You sound like you are going to have some complex requirements that I’m not sure would be typical of many people. For people like you, if you wanted to run say thousands of nodes, I think I would honestly probably recommend looking into using something like Kubernetes. There you would be able to create groups and do all kinds of other complicated things.
Well, I wasn’t thinking about a cap as such, but just saying that we make clear that the node manager is something that can be used for managing tens or hundreds of nodes.

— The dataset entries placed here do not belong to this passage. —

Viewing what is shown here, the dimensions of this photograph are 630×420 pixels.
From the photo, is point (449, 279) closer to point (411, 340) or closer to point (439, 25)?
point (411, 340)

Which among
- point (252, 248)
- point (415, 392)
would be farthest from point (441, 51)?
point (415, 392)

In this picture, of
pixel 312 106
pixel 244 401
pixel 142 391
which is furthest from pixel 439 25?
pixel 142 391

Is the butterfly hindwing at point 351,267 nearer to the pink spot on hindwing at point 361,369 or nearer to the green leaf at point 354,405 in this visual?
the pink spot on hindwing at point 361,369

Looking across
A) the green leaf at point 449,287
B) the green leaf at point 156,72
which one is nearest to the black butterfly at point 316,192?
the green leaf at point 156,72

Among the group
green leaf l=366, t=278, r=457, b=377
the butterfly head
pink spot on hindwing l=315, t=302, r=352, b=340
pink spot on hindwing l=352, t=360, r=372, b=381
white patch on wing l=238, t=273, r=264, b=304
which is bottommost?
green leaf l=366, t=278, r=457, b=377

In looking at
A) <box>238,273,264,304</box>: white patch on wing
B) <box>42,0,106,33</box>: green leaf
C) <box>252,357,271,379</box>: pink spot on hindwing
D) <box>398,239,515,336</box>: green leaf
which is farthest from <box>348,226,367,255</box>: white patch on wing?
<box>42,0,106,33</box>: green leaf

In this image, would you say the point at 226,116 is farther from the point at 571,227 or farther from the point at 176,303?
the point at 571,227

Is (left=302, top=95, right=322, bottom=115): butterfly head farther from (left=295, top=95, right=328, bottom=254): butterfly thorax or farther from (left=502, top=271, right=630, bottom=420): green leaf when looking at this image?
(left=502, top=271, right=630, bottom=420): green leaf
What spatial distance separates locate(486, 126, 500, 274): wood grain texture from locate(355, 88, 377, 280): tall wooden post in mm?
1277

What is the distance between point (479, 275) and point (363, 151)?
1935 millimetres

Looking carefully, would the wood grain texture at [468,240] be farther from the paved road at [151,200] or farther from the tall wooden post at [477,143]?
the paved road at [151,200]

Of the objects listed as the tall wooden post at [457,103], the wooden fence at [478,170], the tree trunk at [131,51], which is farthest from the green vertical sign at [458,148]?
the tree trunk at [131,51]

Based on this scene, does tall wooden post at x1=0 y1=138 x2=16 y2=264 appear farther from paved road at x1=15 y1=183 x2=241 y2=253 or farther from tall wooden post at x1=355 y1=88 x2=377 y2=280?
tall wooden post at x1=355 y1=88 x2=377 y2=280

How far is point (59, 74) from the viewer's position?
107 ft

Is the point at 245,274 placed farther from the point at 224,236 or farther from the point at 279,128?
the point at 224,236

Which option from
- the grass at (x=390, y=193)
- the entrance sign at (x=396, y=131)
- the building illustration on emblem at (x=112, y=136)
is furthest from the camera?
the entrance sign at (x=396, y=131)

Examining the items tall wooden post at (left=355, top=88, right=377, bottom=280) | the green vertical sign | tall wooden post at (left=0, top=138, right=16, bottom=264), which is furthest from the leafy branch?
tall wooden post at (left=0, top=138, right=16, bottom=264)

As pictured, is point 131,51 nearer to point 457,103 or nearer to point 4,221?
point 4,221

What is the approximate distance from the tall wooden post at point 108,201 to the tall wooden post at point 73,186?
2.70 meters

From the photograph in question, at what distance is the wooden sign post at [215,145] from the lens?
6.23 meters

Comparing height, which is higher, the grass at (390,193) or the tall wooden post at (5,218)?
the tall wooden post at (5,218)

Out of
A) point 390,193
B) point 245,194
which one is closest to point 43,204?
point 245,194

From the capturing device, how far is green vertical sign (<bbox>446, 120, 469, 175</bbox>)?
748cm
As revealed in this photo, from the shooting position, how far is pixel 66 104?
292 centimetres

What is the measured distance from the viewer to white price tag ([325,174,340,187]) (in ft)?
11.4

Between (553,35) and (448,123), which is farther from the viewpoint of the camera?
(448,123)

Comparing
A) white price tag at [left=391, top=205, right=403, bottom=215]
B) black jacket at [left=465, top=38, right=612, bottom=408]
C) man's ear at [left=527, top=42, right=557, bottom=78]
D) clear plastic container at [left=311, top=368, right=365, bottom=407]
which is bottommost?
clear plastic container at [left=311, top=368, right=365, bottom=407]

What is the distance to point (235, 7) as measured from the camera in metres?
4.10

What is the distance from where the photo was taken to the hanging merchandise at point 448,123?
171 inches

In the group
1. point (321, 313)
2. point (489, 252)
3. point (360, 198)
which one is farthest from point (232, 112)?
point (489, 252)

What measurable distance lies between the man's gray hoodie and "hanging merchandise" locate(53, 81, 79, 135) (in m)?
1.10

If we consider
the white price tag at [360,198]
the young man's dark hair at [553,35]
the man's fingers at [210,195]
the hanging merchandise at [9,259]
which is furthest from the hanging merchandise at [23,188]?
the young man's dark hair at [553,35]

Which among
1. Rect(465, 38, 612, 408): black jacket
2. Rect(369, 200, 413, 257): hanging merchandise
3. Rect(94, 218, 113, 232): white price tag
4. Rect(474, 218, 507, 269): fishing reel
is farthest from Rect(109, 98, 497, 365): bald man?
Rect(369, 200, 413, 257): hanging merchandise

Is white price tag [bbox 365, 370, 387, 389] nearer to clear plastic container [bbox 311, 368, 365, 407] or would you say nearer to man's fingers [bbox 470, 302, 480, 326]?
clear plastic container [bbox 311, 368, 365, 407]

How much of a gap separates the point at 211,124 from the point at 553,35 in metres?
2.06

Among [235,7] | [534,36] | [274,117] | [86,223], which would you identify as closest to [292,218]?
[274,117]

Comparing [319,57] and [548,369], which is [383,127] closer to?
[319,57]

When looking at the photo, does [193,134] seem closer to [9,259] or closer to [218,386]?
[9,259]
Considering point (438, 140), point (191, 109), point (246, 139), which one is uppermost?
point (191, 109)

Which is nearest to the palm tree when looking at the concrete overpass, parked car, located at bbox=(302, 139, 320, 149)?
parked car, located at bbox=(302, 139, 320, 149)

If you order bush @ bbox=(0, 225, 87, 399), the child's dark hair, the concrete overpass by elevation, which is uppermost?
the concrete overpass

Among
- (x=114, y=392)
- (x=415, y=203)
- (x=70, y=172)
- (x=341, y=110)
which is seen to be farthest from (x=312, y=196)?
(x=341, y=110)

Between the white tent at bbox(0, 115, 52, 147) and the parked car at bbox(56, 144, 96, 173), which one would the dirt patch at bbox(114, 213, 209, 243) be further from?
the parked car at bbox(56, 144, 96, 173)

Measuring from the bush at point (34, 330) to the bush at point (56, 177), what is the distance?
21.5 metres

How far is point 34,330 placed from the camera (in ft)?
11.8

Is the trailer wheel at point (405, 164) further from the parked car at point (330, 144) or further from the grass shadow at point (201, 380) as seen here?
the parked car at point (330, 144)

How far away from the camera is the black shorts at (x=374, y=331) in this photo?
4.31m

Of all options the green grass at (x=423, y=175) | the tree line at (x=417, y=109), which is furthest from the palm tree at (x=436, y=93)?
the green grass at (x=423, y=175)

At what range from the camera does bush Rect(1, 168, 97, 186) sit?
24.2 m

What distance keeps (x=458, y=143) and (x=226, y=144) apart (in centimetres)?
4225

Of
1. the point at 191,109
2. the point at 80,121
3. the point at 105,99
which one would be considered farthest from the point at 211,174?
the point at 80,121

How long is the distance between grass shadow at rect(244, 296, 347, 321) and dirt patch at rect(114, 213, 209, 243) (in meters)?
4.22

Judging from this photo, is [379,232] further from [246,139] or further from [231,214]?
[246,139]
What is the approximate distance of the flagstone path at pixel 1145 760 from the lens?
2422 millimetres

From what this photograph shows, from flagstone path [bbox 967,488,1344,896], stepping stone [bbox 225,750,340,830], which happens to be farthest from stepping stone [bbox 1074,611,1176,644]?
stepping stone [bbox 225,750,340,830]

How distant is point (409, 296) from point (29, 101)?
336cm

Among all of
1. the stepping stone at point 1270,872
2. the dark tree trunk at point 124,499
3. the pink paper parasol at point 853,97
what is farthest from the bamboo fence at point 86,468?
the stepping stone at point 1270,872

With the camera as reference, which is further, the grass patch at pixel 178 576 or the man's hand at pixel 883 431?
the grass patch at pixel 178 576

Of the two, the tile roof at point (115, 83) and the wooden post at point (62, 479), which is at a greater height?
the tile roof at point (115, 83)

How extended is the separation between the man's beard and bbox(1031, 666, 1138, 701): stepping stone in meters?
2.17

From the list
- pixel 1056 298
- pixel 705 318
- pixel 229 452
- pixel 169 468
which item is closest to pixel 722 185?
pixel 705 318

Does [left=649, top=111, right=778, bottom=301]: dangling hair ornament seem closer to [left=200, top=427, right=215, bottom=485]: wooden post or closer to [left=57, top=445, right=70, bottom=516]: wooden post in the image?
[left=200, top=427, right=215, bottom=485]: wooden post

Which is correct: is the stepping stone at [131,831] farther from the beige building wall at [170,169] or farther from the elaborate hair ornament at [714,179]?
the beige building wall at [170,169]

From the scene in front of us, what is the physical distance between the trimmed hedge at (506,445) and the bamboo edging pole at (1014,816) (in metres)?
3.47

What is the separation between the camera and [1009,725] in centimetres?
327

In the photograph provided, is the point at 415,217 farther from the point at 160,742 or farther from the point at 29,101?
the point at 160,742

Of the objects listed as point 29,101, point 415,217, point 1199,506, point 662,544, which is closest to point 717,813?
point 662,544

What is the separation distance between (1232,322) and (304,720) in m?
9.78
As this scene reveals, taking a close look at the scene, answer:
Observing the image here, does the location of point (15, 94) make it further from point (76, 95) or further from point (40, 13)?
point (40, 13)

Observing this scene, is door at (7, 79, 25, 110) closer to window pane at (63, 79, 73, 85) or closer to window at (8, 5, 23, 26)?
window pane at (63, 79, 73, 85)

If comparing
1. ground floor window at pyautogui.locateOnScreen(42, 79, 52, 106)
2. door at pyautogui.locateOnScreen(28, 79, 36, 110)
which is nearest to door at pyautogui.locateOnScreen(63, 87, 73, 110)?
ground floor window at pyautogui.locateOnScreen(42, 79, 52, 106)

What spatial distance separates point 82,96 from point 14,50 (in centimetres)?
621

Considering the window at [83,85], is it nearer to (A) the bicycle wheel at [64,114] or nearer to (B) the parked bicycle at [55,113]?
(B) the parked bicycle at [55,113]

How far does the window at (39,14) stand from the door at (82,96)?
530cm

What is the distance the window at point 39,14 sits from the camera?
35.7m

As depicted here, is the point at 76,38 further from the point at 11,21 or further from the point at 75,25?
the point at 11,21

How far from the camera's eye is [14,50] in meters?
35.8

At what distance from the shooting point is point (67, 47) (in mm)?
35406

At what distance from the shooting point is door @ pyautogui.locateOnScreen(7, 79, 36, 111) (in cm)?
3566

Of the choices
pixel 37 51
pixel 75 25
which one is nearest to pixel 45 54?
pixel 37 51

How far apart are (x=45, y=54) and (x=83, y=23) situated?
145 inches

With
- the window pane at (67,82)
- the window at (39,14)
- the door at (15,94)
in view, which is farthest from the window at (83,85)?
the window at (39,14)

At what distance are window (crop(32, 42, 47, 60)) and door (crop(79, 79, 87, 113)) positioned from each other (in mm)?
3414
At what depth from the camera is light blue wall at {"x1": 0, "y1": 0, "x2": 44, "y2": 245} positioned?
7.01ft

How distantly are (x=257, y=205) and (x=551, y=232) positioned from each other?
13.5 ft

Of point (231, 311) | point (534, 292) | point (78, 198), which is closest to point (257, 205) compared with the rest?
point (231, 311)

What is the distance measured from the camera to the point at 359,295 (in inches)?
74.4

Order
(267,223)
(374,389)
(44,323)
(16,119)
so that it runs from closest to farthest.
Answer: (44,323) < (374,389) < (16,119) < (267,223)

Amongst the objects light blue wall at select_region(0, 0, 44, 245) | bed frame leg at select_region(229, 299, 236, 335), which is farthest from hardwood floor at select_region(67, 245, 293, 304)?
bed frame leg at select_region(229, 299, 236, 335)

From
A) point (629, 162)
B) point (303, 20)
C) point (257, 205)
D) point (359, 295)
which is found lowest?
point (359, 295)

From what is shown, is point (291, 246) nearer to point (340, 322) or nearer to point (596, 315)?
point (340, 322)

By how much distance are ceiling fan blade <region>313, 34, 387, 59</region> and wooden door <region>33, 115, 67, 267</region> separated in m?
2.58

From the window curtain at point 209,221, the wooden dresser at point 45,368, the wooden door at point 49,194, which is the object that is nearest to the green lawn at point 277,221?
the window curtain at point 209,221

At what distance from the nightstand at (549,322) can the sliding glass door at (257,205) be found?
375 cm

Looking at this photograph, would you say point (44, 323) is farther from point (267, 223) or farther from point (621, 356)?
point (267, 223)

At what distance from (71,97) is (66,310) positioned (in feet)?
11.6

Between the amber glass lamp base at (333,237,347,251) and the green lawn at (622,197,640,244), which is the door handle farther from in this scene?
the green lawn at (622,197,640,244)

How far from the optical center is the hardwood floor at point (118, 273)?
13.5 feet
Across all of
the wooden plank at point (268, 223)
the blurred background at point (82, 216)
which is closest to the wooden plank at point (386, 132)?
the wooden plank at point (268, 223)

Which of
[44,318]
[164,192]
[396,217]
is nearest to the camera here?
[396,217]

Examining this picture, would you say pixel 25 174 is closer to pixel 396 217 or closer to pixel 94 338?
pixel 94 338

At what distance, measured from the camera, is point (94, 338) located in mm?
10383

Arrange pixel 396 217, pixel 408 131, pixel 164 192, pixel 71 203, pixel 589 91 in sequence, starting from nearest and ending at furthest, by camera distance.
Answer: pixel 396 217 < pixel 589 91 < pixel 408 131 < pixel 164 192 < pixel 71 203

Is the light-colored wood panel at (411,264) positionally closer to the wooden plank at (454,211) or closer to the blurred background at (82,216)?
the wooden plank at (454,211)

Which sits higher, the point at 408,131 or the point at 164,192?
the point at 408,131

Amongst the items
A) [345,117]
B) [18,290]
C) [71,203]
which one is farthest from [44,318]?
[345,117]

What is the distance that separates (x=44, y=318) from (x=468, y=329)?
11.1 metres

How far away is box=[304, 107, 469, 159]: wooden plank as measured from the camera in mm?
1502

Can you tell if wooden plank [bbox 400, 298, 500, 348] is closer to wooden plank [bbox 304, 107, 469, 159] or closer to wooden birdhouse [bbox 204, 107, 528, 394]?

Then, if you’re a really advanced user and you want to get into managing thousands, and group them by certain kinds of things like CPU usage or whatever, have a look at other existing platforms.
Not sure where you are referring to for node number as 001, is that part of the --json output?
If so, I would disagree on parameter being outputted a 001 and not 1. I wouldn’t want to add extra logic to any parsers more than necessary.
The grouping can be at a higher level off containers or VMs where some containers or VMs are marked as staging (say 5% of entire fleet) as oppose to production (entire fleet minus 5%), and its up to the user to decide which group here off safenode pids should get the update first etc.
I think adding that kind of grouping into safenode pid at this time adds to the complexity without much benefit for most users.
Personally, I do wish we weren’t creating new services per safenodeX on a host. While it offers isolation now, its pretty heavy on the # of services it will end up creating on the OS etc. One suggestion I would make here would be the safenode manager (or a variant) as service that is always running upon startup, and based on a setting spins up child pids for safenode binaries that run, and you would control the count with a json setting or RPC call or parameter passed into the service. This limits the query to just 1 endpoint and it queries the safenode pids that are child processes of that service or internally keeps track of them at a certain frequency. The user could always query the individual safenode too if required if a RPC parameter is always passed into those services at startup from the higher level service (though KISS applies here too, so maybe its not worth exposing many options here, everything routes through the parent process or the safenode manager service etc).
Alternatively, to be honest, I am not a fan off safenodeX when managing 100s of safenode pids on a Windows or Linux host, it be cleaner if it was systemctl start safenode@1, systemctl start safenode@2 etc where you only have 1 service defined but it allows to take in argument for the safenode service # to spin up so the service, so at /etc/systemd/system is defined only once and is generic. As a vendor here to the OS and owning this product, I can see folks getting upset if they have 100 safenode X services registered on a Windows or Linux OS.
I get it that we are at early stages here, and we have to start somewhere so for now its far better than the older safeup mechanism or spinning them up manually one at a time.
While that is another reasonable approach, it’s re-write of the entire application. I don’t think we can afford that at this point in time.
It’s a reasonable point, but it’s just really an administration/management issue. I’m pretty sure you still actually end up with X number of services running, doing it that way. I actually did consider that for Systemd, but I’m not sure it was supported by the service-manager-rs crate. I may look into that again. On Windows, I don’t think you can get that kind of management, at least not that I’m aware of.
Yep, I agree with you, that’s a pretty significant architectural change at this time.
Not a deal breaker by any means at this time. I am okay in using what we have today, .
Yes, while it will create N services or pids, the filesystem will only have 1 generic implementation of the service on disk.
Yes, Windows won’t support this hence the suggestion of parent/child process management (maybe in the distance future, or maybe not at all). Up to MaidSafe to decide later on.